Page.
* * * * * * *

Tpetra::DistObject: Evaluate host-pinned buffers for CUDA + MPI
Created by: mhoemmen
Tpetra::DistObject currently offers two options for CUDA + MPI:
- Give CudaSpace buffers to MPI
- Give HostSpace buffers to MPI
(DistObject lets subclasses pack and unpack wherever they like, as long as they update the sync state correctly.)
We want to evaluate a third option: Give
CudaHostPinnedSpace buffers to MPI. Host-pinned memory behaves like CudaUVMSpace, in the sense that both host and device can access it. However, MPI sees host-pinned memory as host memory. This means two things:
- MPI need not be CUDA aware in order to access host-pinned memory, yet we can still pack and unpack on device.
- We don't have to worry about CUDA-aware MPI being slow.
The latter is important, since we've observed some "CUDA-aware MPI" implementations being slow in practice.

* * * * * * *

Recorded data.

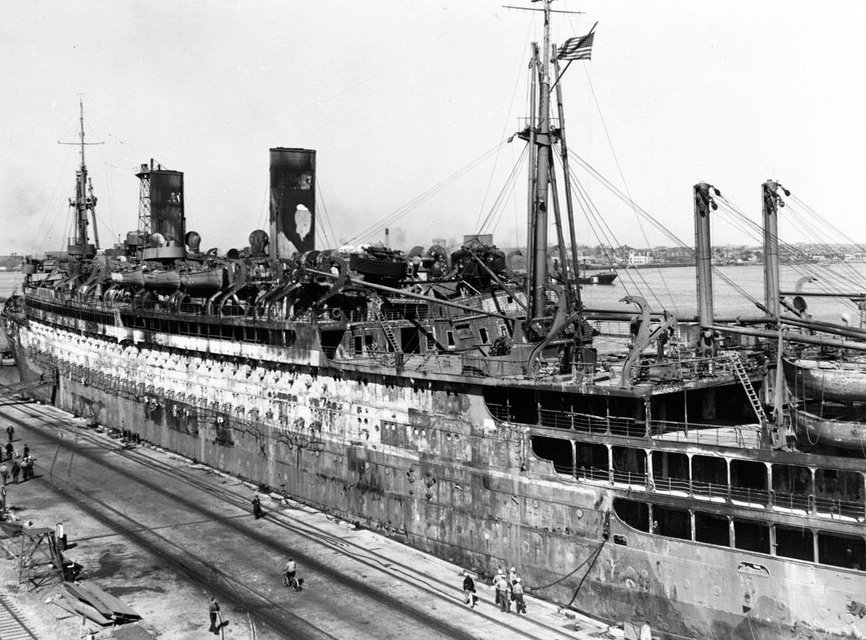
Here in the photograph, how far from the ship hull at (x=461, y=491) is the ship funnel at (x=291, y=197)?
9841 millimetres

* * * * * * *

Work instructions.
(1) Turn the paragraph of the Tpetra DistObject issue that begins "We want to evaluate a third option" into a short bulleted list, together with the two points it introduces, and keep its main facts.
(2) Carry the Tpetra DistObject issue forward past its final sentence with one or two more paragraphs in the same technical voice.
The listing has no connection to the Tpetra DistObject issue.

Outputs by task.
(1)
- Proposed third option: give CudaHostPinnedSpace buffers to MPI.
- Like CudaUVMSpace, host-pinned memory can be accessed by both host and device.
- MPI, however, treats host-pinned memory as host memory.
- As a result, MPI does not need to be CUDA aware to use it, yet packing and unpacking can still happen on device.
- It also removes the concern about slow CUDA-aware MPI.

(2)
Host-pinned memory has a high allocation cost. It may make sense to start with the static View allocation functions in PR #4734. We can't use those without further work, because each DistObject instance will need its own pack and unpack buffers. This may call for a simple memory pool, and for changes to DistObject and/or subclasses so that they only hold buffer allocations while communication is active.
Definition of Done
- Write a Tpetra test that prototypes use of CudaHostPinnedSpace for communication.
- Write a benchmark to compare performance of point-to-point communication with CudaHostPinnedSpace vs. CudaSpace communication buffers.
- If CudaHostPinnedSpace pays off, change DistObject to use it for communication buffers.
- Evaluate performance with a Tpetra benchmark.
- If performance is good, deploy solution in Tpetra.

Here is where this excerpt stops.